# What type of tortoise?



## Alli161 (Jun 23, 2017)

I found this little guy in my back yard. Anyone know what type of tortoise this is?

Thanks,

Alli


----------



## Alexio (Jun 23, 2017)

Where do you live?


----------



## Alli161 (Jun 23, 2017)

Alexio said:


> Where do you live?


Arizona but I have a feeling he was a pet that got left behind because there is no way in or out for him. I just bought the house


----------



## Yvonne G (Jun 23, 2017)

Looks like a gopherus agassazii (desert tortoise). Is there any way to contact the previous owners? Maybe, when it came time to move, they couldn't find him.

I'd like to see a bigger picture to be sure of the I.D. It could also be a Greek, hard to tell from the picture.


----------



## Grandpa Turtle 144 (Jun 23, 2017)

Hi Alli


----------



## Alli161 (Jun 23, 2017)

Yvonne G said:


> Looks like a gopherus agassazii (desert tortoise). Is there any way to contact the previous owners? Maybe, when it came time to move, they couldn't find him.


They left a lot behind they moved states so I think they intentionally left him . The realtors had contact with them and they never mentioned it. I'm happy to care for him tho!


----------



## Alli161 (Jun 23, 2017)

Alli161 said:


> They left a lot behind they moved states so I think they intentionally left him . The realtors had contact with them and they never mentioned it. I'm happy to care for him tho!

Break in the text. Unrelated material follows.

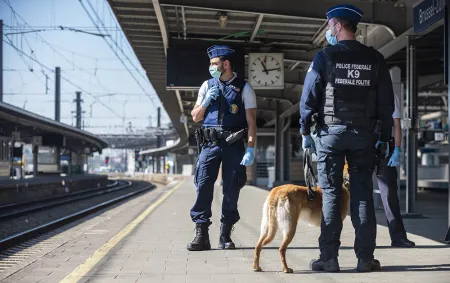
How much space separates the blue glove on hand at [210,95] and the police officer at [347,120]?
1332mm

He looks a bit unkept and was hissing at me. I put him in the wet grass and he started chowing down and following me around


----------



## Alli161 (Jun 23, 2017)

Yvonne G said:


> Looks like a gopherus agassazii (desert tortoise). Is there any way to contact the previous owners? Maybe, when it came time to move, they couldn't find him.
> 
> I'd like to see a bigger picture to be sure of the I.D. It could also be a Greek, hard to tell from the picture.


----------



## Markw84 (Jun 23, 2017)

Desert Tortoise _*Gopherus agassizii*_


----------



## eric joranson (Jun 23, 2017)

Alli161 said:


> He looks a bit unkept and was hissing at me. I put him in the wet grass and he started chowing down and following me around


following you around after it discovers you are the food bringer.....must have been a pet.


----------



## shelledfrens (Jun 23, 2017)

Do you plan to take care of him?


----------



## Alli161 (Jun 23, 2017)

shelledfrens said:


> Do you plan to take care of him?


Yes


----------



## shelledfrens (Jun 23, 2017)

Good to hear! Good luck!


----------



## TammyJ (Jun 24, 2017)

He is just too adorable!
Study up on how to care for him.


----------



## Arnold_rules (Jun 26, 2017)

Alli161 said:


> Yes


Do a little research and apply to adopted him/her. Here is the link for Arizona Game and Fish on care, may not be best, and how to adopt:
https://www.azgfd.com/wildlife/nongamemanagement/tortoise/captivecare/

There can be fines if you do not register the tortoise, so it is best to follow the rules. Also, if you have any questions, please post to the forum, great deal of knowledge on here and A LOT of helpful people.


----------



## JohnMcFisher (Jul 1, 2017)

That's for sure gopherus agassazii (desert tortoise). You can compare with this photo, it's definitely she.


----------